PARIS: MATERNITY DE BEAUJON.

The Beaujon is a general hospital with a new maternity pavilion having a separate entrance from the street.

Arrangements for the admission of patients to the maternity department. When a patient arrives in the ambulance, her

temperature is taken. If her temperature is febrile, the patient is at once taken to the isolation block adjoining. If there is no elevation of temperature, the patient is taken to the examination-room in the maternity block.

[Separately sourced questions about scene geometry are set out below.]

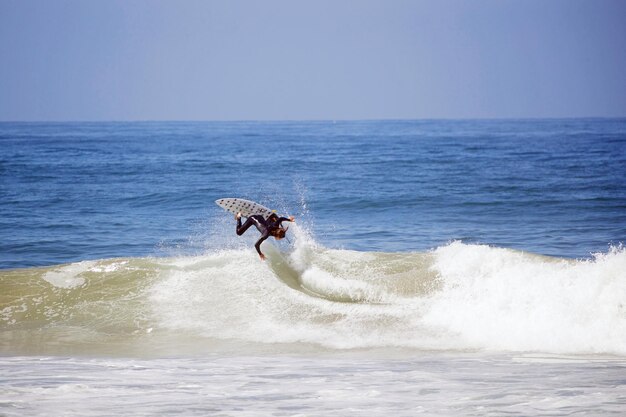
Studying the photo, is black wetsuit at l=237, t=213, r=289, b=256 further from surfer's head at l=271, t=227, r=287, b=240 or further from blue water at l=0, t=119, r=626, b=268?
blue water at l=0, t=119, r=626, b=268

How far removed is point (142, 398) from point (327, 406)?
2.24 m

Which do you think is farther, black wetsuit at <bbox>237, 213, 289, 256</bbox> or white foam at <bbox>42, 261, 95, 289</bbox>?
white foam at <bbox>42, 261, 95, 289</bbox>

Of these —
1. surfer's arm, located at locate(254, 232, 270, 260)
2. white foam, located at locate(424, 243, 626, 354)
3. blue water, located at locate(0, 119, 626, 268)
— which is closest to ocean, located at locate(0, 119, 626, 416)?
white foam, located at locate(424, 243, 626, 354)

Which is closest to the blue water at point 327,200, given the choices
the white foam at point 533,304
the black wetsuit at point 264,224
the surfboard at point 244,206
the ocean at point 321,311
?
the ocean at point 321,311

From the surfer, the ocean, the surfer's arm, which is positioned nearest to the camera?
the ocean

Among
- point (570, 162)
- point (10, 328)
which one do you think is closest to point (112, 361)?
point (10, 328)

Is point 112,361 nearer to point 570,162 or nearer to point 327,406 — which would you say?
point 327,406

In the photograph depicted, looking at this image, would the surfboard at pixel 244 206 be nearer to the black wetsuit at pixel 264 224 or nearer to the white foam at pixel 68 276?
the black wetsuit at pixel 264 224

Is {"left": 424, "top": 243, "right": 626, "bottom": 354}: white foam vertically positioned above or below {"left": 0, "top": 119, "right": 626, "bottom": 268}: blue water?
below

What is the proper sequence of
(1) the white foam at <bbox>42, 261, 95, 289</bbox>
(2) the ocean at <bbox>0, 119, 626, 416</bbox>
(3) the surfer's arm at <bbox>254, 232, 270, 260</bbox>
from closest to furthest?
(2) the ocean at <bbox>0, 119, 626, 416</bbox> < (3) the surfer's arm at <bbox>254, 232, 270, 260</bbox> < (1) the white foam at <bbox>42, 261, 95, 289</bbox>

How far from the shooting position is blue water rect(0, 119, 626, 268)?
821 inches

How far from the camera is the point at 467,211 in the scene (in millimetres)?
27094

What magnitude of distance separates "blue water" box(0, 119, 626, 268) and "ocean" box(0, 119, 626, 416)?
17 cm

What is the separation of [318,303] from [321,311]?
0.38 m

The examination-room is a large, well-lit room, with three beds, having fixed-in washhand basins. (This room is also used for the examination of patients who return to report themselves, or who seek advice previous to admission.) From the examination-room the patient is taken to the entrance bathroom, where she is bathed, and her own clothes are either sent home with a friend or taken to the disinfector and afterwards stored outside the main building. (This bathroom is much too small, and is badly placed.) The patient is then taken to the labour-room.

The labour or delivery-room is a large, well-lit room on main floor with four beds. On side wall there are fixed washhand basins and a sink, and in centre of floor a large glass table with steriliser. Adjoining the labour-room on one side is a small bathroom with a portable bath and small child's bath; this portable bath is sometimes used to help on labour. On the other side of corridor is a small operating-room, with entrance from labour-room as well as door into main corridor. (Patients are kept two hours in labour-room after delivery before being removed to the ward.) Near the main entrance, besides the rooms mentioned, are a cloak-room for students, with washhand basins, two lecture-rooms, one large and one smaller, a head nurse's room, a linen-room, and a ward kitchen. Opposite the main entrance and in the centre of the building there is the main staircase, with a large hoist in its centre, leading to the three flats above. On the first flat there is a doctor's room, wards with ten beds, also two smaller rooms, with two beds in one room and one bed in another. There is a room with one bed for a wet nurse, and an incubator-room. The incubators are made by Richards, of Paris; they are heated with gas, and are ventilated by means of a ventilating pipe to the window. There is one bath and two w.c.s on each flat, and accommodation for linen. The flat above is similar, except that the wet nurse's room and incubator-room are used as a sitting-room for the midwives. It is lined with lockers. The whole of the top flat is divided up into nurses' rooms on the one side, and midwives' and servants' rooms on the other. The nurses' rooms are 12 ft. by 9 ft.

There is no separate kitchen. All the food comes from the general hospital kitchen, and there is no separate post-mortem room or mortuary. The wards are heated by radiators and open fires.